Beard Etiquette for Interviews

Posted by Anton Burton on

You’re young, thirsty for the next challenge and passionate to succeed. You’ve also just graduated and are on the search for your first career. During your summer you spent time completing an internship and throughout the term you accumulated hours of experience through hourly jobs. You’ve also grown a beard. The centre of your style, and if you’re honest, the thought of shaving it off is soul crushing.

On top of that, you have your parents reminding you that you’ll have to shave if you want that elusive first job. Too make things worse, the people that are doing the hiring are from  a clean-cut no-nonsense generation who simply don’t understand or appreciate any form of individual stylistic expression, let alone a beard.

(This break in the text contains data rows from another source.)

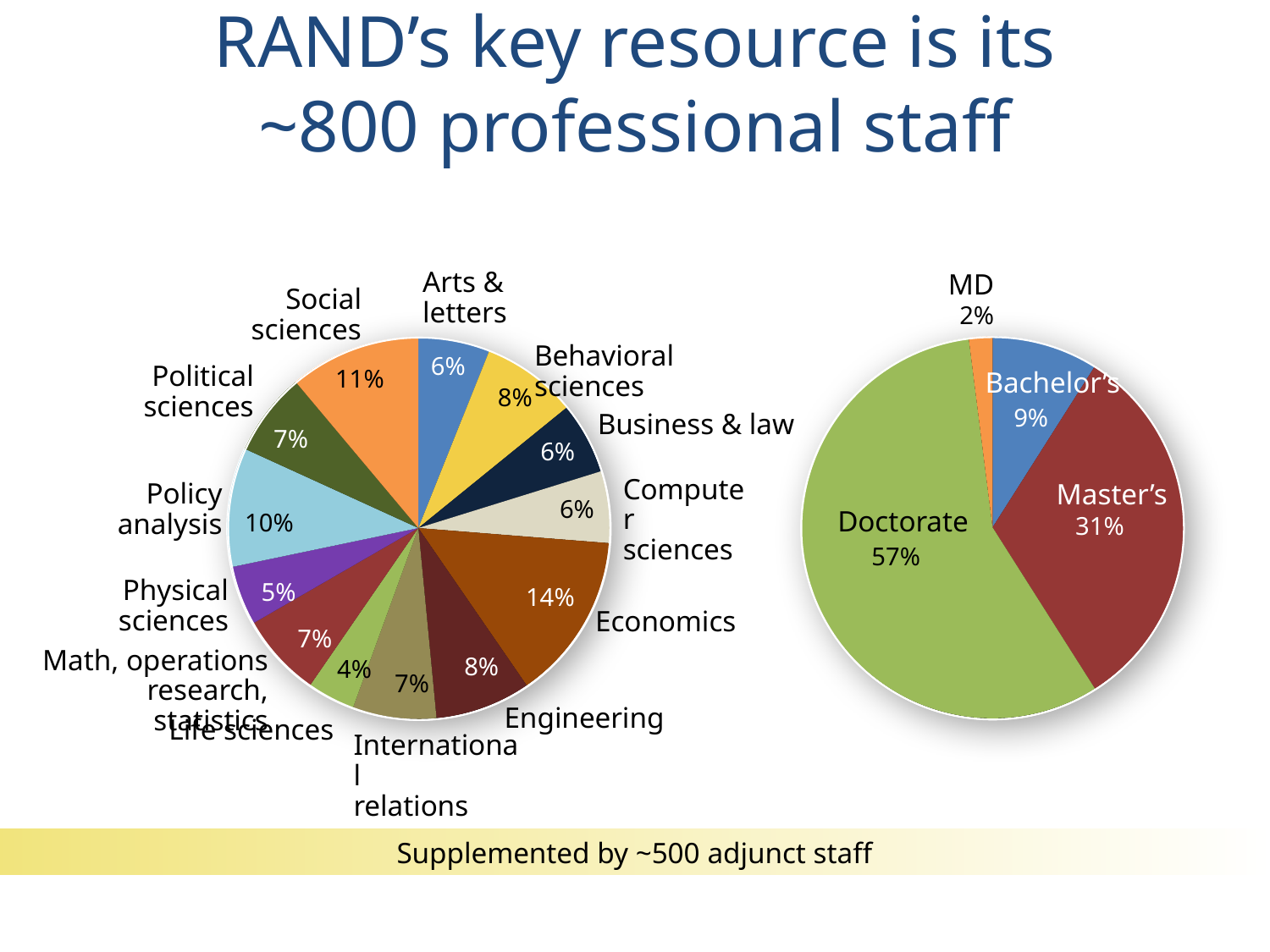
In the left-hand pie chart, which discipline has the largest share? Economics In the left-hand pie chart, which discipline has the smallest share? Life sciences In the left-hand pie chart, how many disciplines are shown? 13 In the right-hand pie chart, what share of staff hold a Master's degree? 31% In the right-hand pie chart, what share of staff hold a Doctorate? 57% In the right-hand pie chart, which degree category has the smallest share? MD In the right-hand pie chart, what is the difference in percentage points between the Doctorate and Master's shares? 26 What type of chart is used on this slide? Pie chart In the right-hand pie chart, how many degree categories are shown? 4 In the left-hand pie chart, which is larger, Social sciences or Political sciences? Social sciences In the left-hand pie chart, what share of staff are in Economics? 14% In the left-hand pie chart, what share of staff are in Policy analysis? 10%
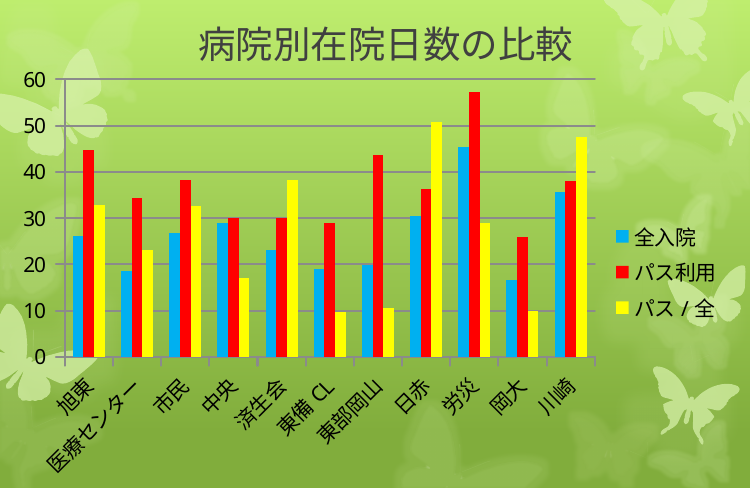
How many series does the legend list? 3 Is the パス / 全 value for 東部岡山 greater or less than 20? less Is the 全入院 value for 岡大 greater or less than 20? less What kind of chart is shown on the slide? bar chart How many hospitals (categories) are shown on the x axis? 11 Is the パス利用 value for 労災 greater or less than 50? greater Which hospital has the highest value for パス / 全? 日赤 Which is larger, the 全入院 value for 労災 or the 全入院 value for 川崎? 労災 What is the title of the chart? 病院別在院日数の比較 Which hospital has the highest value for 全入院? 労災 For 東部岡山, which is larger, the パス利用 value or the 全入院 value? パス利用 Which hospital has the highest value for パス利用? 労災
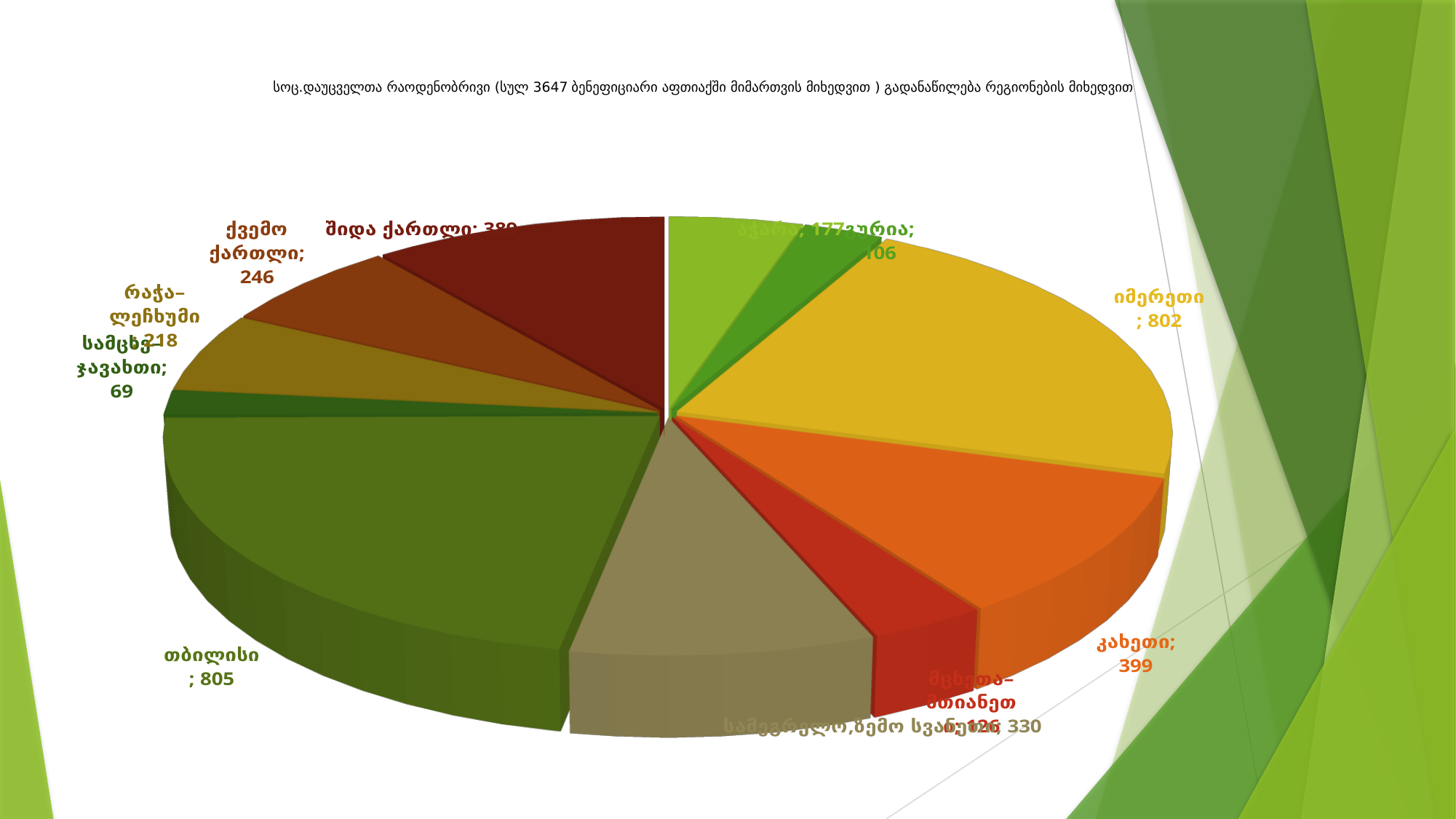
According to the chart title, what is the total number of beneficiaries? 3647 What is the value for თბილისი (Tbilisi) in the pie chart? 805 What is the difference between the values for კახეთი (Kakheti) and სამეგრელო-ზემო სვანეთი (Samegrelo-Zemo Svaneti)? 69 How many regions (slices) are shown in the pie chart? 11 What is the value for იმერეთი (Imereti) in the pie chart? 802 Which region has the smallest slice in the pie chart? სამცხე-ჯავახეთი (Samtskhe-Javakheti) Which is larger, the value for ქვემო ქართლი (Kvemo Kartli) or რაჭა-ლეჩხუმი (Racha-Lechkhumi)? ქვემო ქართლი (Kvemo Kartli) What type of chart is shown on the slide? pie chart What is the value for სამცხე-ჯავახეთი (Samtskhe-Javakheti) in the pie chart? 69 Which region has the largest slice in the pie chart? თბილისი (Tbilisi) What is the value for ქვემო ქართლი (Kvemo Kartli) in the pie chart? 246 What is the value for კახეთი (Kakheti) in the pie chart? 399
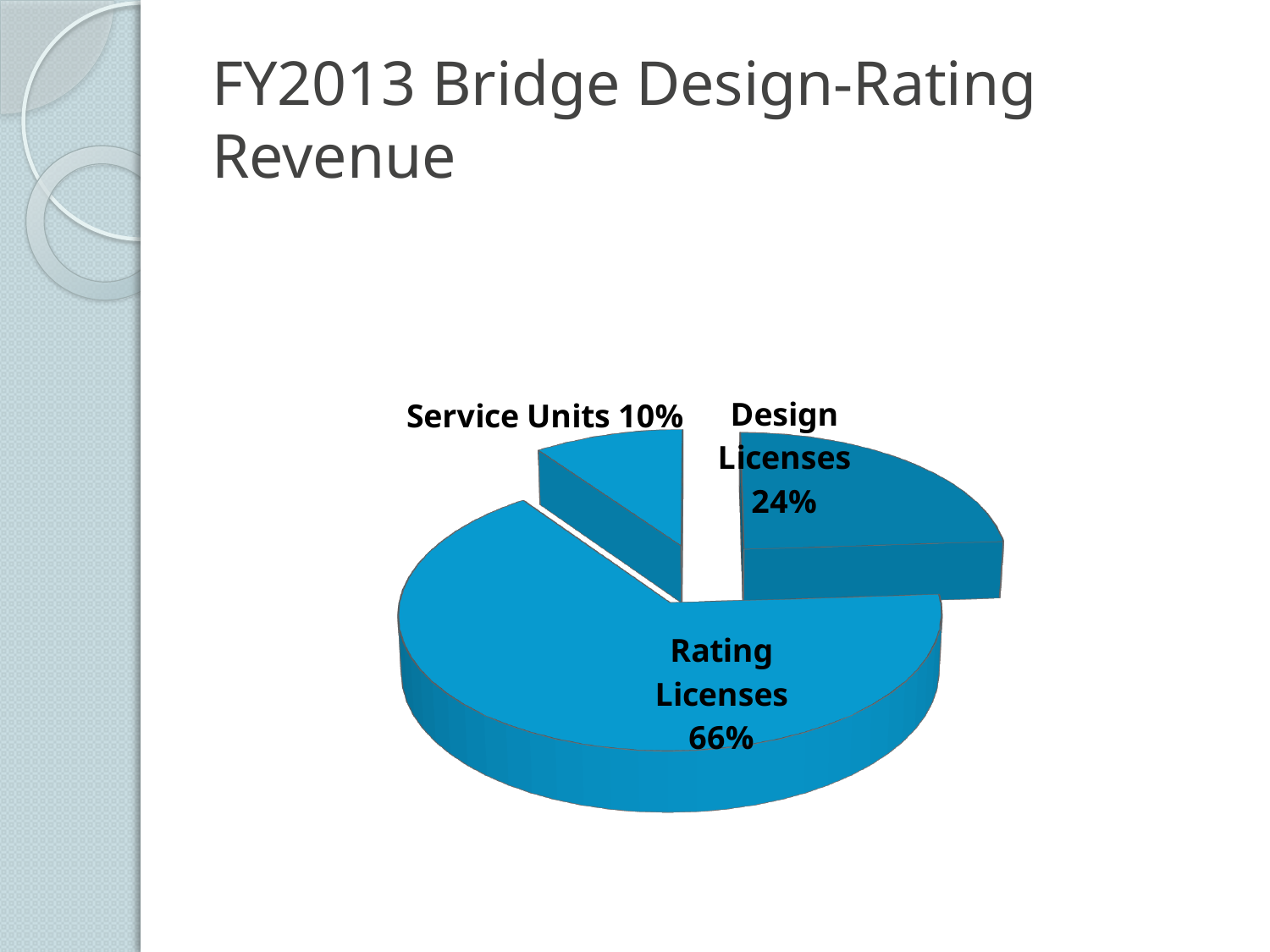
What is the difference in percentage points between Rating Licenses and Design Licenses? 42 What share of revenue comes from Rating Licenses? 66% Which category has the largest share of revenue? Rating Licenses What is the difference in percentage points between Design Licenses and Service Units? 14 What share of revenue comes from Design Licenses? 24% What is the combined share of Design Licenses and Service Units? 34% What type of chart is shown on the slide? pie chart Which is larger, the share for Design Licenses or the share for Service Units? Design Licenses How many categories are shown in the pie chart? 3 What is the title of the slide containing the pie chart? FY2013 Bridge Design-Rating Revenue What share of revenue comes from Service Units? 10% Which category has the smallest share of revenue? Service Units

You feel like you shouldn’t have to shave just to get a job, but you also really need that first job. Do you shave, and give into the idea that professionals can’t be bearded? Or do you stick to your guns and hope for the best? Lets have a look...


Research your Industry

If you are looking for a job in the emergency services, you will more than likely be required to shave off your beard. This is because there will be times when you will have to wear a sealed mask around your mouth to prevent you breathing in dangerous fumes. For this reason, it makes sense to remove any facial hair before the interview to prove you are serious about your chosen career. Some food preparation roles also have health and safety rules that insist on a clean shaven face, while other jobs simply have strict presentation rules. For example, some retail outlets and offices have strict image requirements that they expect employees to adhere to. The point is, that if you haven’t done your homework in advance of the interview, and turn up with a beard to a job where they expect you to shave, you will have to work extra hard to convince the potential employer that you are right for the job.


Keeping up Appearances

If your research convinces you that you can keep your beard and still have a reasonable chance of getting the job, then you need to ensure that you maintain it properly. Regular shampooing and conditioning will keep it clean and soft, while beard oils and waxes will keep fly away hairs looking neat and tidy. Before the interview, get your beard professionally trimmed so that it is presentable, and carry a comb with you for any last minute alterations. While many companies are happy to employ men with beards, few will look favourably on those that are messy and unkempt. You want to make sure your beard looks like a style statement, rather than something that happened simply because you lost your razor.


Be Prepared to Debate

If you walk into an interview with a tidy, stylish beard, having done your homework, and the employer is still a little unsure about whether it presents the right image for his company, you need to be ready to argue your case. This beard is your pride and joy, and so you need to be able to convince your interviewer that it in no way hinders your ability to fit in and get on with your job. And if you can talk about, and show the interviewer how your beard is a defining part of you, then you will be able to sway anyone’s opinion. Prove to him that growing a beard requires patience, commitment and dedication, and then show him how those attributes relate to your dream job.


Your Beard vs Your New Job

Sometimes, an employer will be so impressed with you, that they will be eager to employ you. But when offering you the job, it is possible that they could still ask you to shave your face. Then you have a choice to make. How important is this job to you? If it is your dream role, and you have no other options, you might decide to go ahead and pick up the razor. If you have attended several interviews, and are waiting on call backs for them, you could take a gamble and decline the offer and keep your beard. It is your personal decision.


What if you don’t get the job?

If you receive the dreaded rejection letter or email, don’t dismay. Instead use this as an opportunity to find out what went wrong, so that you can apply this knowledge to future interviews. Was the employer put off by your beard, or was there another issue that made him choose someone else? Send a quick, polite email, thanking him for the opportunity to talk to him, and asking if there is any advice he could give you for future interviews. If it turns out that the beard was part of the problem, then it may be that the company wasn’t the right one for you, or it might be that you would be better off shaving your face. Either way, at least you will have an informed opinion.


Be Bold, Be Bearded

If you choose to keep your beard, whether you get the job or not, take this opportunity to change the world, one opinion at a time. Why should bearded men be discriminated against? Wear your bushy facial hair with pride, and defend its honour confidently and defiantly. The first impression counts, but if you are confident, friendly and eager, then it is these traits an employer will remember, while your beard will be a secondary issue.

As you progress in your chosen career, your reputation will proceed you, and your beard-growing ability will no longer hamper your progress in most professions. Until then, you have to play by the company rules. Good luck with your interview, whether you decide to be bearded or not.